Your agent will have to consider, not only its current opponent, but every opponent currently in the game. (If Masquerade played in a larger game full of my reflective agents, it would consistently -lose-, because it would choose a mask it thinks they will cooperate against, and they will find the mask it would use against CooperateBot and believe it would defect against them.)

Therefore, in a game full of my reflective agents and one CooperateBot, your agent should choose to cooperate with CooperateBot, because otherwise my reflective agents will always defect against it.

"Always defect" meets your criteria.

I said that it needed to cooperate with FairBot and with itself (and not for gerrymandered reasons the way that CliqueBots do).

You missed a criteria: That it wouldn't miss out on a cooperation it could achieve if its strategy were different.

This is impossible to guarantee without thereby being exploitable. Say that there are agents which cooperate iff their opponent cooperates with DefectBot.

Part of the trick is figuring out exactly what kind of optimality we're looking for, and I don't have a good definition, but I tend to think of agents like the ones you defined as "not really trying to win according to their stipulated payoff matrix", and so I'm less worried about optimizing my strategy for them. But those sort of considerations do factor into UDT thinking, which adds entire other layers of confusion.

So, if I'm reading this correctly, the trouble is that you try to select actions by searching for proofs, instead of an algorithm known to halt quickly, and thus you only behave correctly if it's possible to find proofs (which it basically isn't)?

**SUPPLIED RECORDS:**
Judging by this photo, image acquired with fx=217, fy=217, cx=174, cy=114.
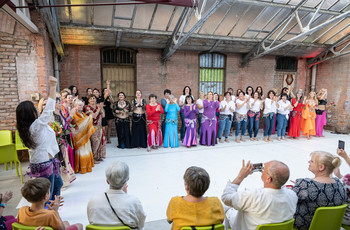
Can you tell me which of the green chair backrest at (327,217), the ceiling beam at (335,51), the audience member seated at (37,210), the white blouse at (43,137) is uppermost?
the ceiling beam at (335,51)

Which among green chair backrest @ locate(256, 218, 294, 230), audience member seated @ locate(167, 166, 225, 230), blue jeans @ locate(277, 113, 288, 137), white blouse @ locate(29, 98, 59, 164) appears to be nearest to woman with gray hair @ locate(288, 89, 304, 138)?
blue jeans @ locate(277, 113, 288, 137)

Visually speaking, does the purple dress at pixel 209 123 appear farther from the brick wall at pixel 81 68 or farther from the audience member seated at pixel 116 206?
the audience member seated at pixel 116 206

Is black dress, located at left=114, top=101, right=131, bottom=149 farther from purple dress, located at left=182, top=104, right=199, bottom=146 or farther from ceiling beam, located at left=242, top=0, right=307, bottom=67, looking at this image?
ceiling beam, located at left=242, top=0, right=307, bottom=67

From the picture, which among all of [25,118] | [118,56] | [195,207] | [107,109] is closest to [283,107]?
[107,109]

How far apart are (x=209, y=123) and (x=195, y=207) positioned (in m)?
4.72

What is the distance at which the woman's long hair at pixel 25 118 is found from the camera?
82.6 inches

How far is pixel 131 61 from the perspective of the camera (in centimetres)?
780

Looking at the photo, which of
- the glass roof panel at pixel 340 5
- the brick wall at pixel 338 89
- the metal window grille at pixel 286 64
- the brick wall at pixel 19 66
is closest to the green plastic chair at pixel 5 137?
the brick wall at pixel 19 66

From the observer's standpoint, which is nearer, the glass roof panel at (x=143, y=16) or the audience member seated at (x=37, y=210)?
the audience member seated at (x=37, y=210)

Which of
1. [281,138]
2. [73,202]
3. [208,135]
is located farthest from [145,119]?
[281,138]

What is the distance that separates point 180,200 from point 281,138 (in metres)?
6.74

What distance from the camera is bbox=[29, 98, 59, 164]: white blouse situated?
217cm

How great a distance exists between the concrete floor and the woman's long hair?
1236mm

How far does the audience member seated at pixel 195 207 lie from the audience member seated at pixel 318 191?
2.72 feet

**SHORT PROBLEM A:** From the discussion of reflective agents, write out verbatim the passage that begins with the words containing "Part of the" and ends with "layers of confusion.".
**SHORT PROBLEM B:** Pick up the discussion of reflective agents after its final sentence and extend it.

**EXPECTED OUTPUT A:**
Part of the trick is figuring out exactly what kind of optimality we're looking for, and I don't have a good definition, but I tend to think of agents like the ones you defined as "not really trying to win according to their stipulated payoff matrix", and so I'm less worried about optimizing my strategy for them. But those sort of considerations do factor into UDT thinking, which adds entire other layers of confusion.

**EXPECTED OUTPUT B:**
At the risk of sounding falsely prescient, I thought that was a really fishy way to do things, but I can't claim I had the mathematical understanding to say why.

Semi-related, I know this subthread still requires Löbian objects, but I'm still confused by why you think CDT can't think this way with the proper causal graph (and access to an inference module).

How do you auto-generate the proper causal graph, given the source code of a game and an opponent? (The reason that this algorithm appealed to me is because, if it had worked the way I originally thought, it would *automatically* do the right thing against a lot of agents in a lot of different games. I don't think that anything I could actually pseudocode in the CDT direction achieves that.)

I was imagining generating a causal graph of the game from the code of the game, where the opponent's code would be one of the nodes in the graph. I agree that determining what will happen from arbitrary code is arbitrarily difficult- but that's not a decision theory problem so much as a computer science problem. (I trust my decision theories more when they consider easy problems easy and difficult problems difficult; it's part of a sanity check that they're faithfully representing reality.)

I think it's better to be thinking like Nash than like Turing here; Nash's approach is the one that turns an infinite regress into a mixed strategy, rather than an impossibility.

That is, I can think of at least one way to restate the tournament which allows for about as much meaningful diversity in strategies, but doesn't allow infinite regress. The winner is still the TDT-inspired mask, though it no longer requires arbitrary proofs.

This might not be interesting to you, of course- if your end goal is to something like studying the intertemporal decision dynamics of self-modifying AI, then you want something like a proof that "I can judge the desirability of any modification to myself." My guess is that if you go down that route then you're going to have a bad time, and I'd instead ask the question of "are there any modifications to myself that I can prove the desirability of in a reasonable length of time?"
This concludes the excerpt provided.